Est-ce que la configuration des immeubles le permet-elle ?
Depuis le cyclone Carol, on est dans la continuité avec le béton. Or, surtout aujourd’hui avec la chaleur et l’humidité, la climatisation à base d’énergies fossiles devient problématique. Le changement climatique aggrave le problème, comme un cercle vicieux. Puis, la raison fondamentale est que les contrats avec les IPP arrivent à terme et on ne peut pas les renouveler de la même façon que par le passé.  Sinon, cela reviendrait à promouvoir le charbon, ce qui est inacceptable de nos jours. Ensuite, on laisserait la production entre les mains de quelques personnes, contrairement au principe d’équité et de bonne gouvernance en matière énergétique. La façon dont on construit les routes, les gares, les maisons, le métro, les morcellements, nous oblige à entrer dans un nouveau paradigme.

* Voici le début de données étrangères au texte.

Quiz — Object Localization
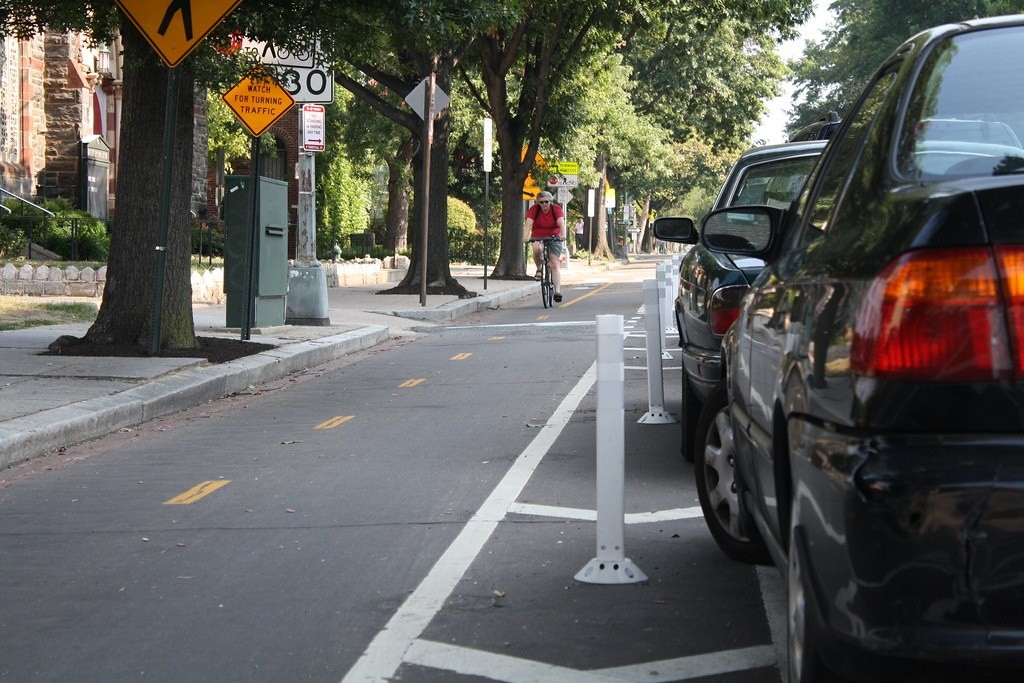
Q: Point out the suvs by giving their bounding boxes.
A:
[762,107,1024,210]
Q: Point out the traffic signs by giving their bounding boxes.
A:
[303,105,325,152]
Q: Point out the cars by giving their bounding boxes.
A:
[652,139,1024,461]
[694,16,1024,683]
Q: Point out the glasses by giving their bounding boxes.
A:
[538,200,550,204]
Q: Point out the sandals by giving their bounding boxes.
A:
[534,270,543,281]
[553,291,563,302]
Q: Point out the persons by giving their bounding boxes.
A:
[574,217,585,249]
[524,192,567,303]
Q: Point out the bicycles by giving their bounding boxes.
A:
[527,236,562,309]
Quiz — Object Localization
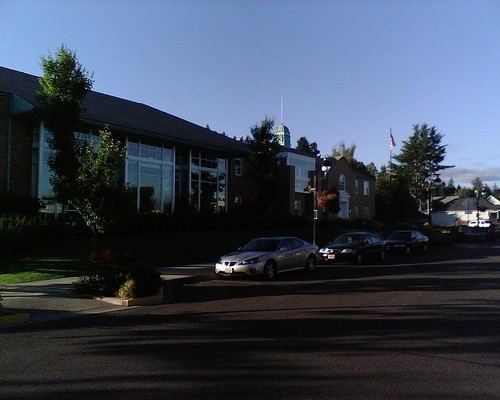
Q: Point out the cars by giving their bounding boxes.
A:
[383,230,430,256]
[319,231,389,264]
[214,236,320,281]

Est-ce que les Mauriciens sont prêts à relever ce défi ?
Cette question a plusieurs aspects. Il y a une nouvelle génération qui prend conscience d’un nouveau modèle de développement et qui tourne le dos au charbon. Elle souhaite voir surtout des technologies qui permettraient de produire de l’énergie à partir du soleil, comme on a réussi à produire de l’eau chaude  à partir du soleil. Elle aimerait aussi utiliser  des technologies efficaces et intelligentes au niveau de la consommation énergétique, ainsi que la transformation de ces grandes quantités de déchets. Elle veut aussi voyager autrement, ne plus passer des heures dans les embouteillages et respirer des fumées noires et puantes. Et puis, elle veut vivre dans des espaces écologiques où l’air est respirable. Je pense que certains politiciens aussi souhaitent promouvoir une dimension intégrée du développement et ne plus se limiter à l’aspect économique.

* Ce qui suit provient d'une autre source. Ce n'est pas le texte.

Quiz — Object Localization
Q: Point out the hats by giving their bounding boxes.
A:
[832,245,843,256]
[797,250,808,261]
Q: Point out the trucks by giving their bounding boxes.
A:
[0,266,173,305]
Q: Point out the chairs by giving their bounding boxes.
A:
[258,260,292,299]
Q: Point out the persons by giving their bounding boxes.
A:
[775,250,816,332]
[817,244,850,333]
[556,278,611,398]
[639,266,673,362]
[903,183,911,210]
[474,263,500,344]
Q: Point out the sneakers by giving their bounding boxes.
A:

Les collectivités locales peuvent-elles promouvoir des projets à base d’énergie ?
Aux États-Unis, en dépit de la politique négative de Donald Trump par rapport à l’environnement, à New York et en Californie, les compagnies et les collectivités, elles, bougent dans le sens du progrès par rapport à l’environnement et le social. Mais, à Maurice, cela n’est pas aussi évident au niveau des collectivités rurales lesquelles ne sont pas autonomes. Mais j’ai espoir que les choses peuvent changer. Par exemple, la réforme électorale ne peut pas être qu’une question relative au Best Loser System, mais elle devrait aussi permettre aux citoyens de décider de la manière dont ils souhaitent voir gérer leurs villes. Et pouvoir y participer. À ce sujet, Rodrigues, grâce à l’autonomie et avec le soutien du CEB, a réussi à implanter des éoliennes. Avant Maurice, on y a aboli l’utilisation du plastique. Ce manque d’autonomie à Maurice explique pourquoi jusqu’ici on n’a pas réussi à mettre en place le tri sélectif des déchets, ce qui nous aurait permis de gérer ceux-ci mais aussi de produire des énergies propres à partir de ces mêmes déchets.

Êtes-vous convaincu que les personnes qui utilisent leurs voitures pour se rendre à leur travail grimperont dans le métro, compte tenu aussi du fait que le nombre de voitures est en hausse ?
C’est une question qui mérite d’être posée. À Delhi, une étude a montré que le modal shift de la voiture vers le métro n’a pas été suffisant, et  le potentiel de réduction de CO2 n’est pas atteint. À Maurice, la réponse à cette attente est de nature philosophique : quelle est notre vision de notre court passage sur  Terre ? Si c’est pour parader, se faire plaisir d’abord, en regardant ses propres intérêts, sa petite famille, c’est alors une vision matérialiste, je crois qu’il y a lieu de désespérer, on ne changera pas les choses. Par contre, s’il y a des gens prêts à épouser le partage et le respect, si on songe aux générations futures et à la nature, il y a là l’élément qui permet à beaucoup de faire un effort pour  que notre engagement ne soit pas un vain mot.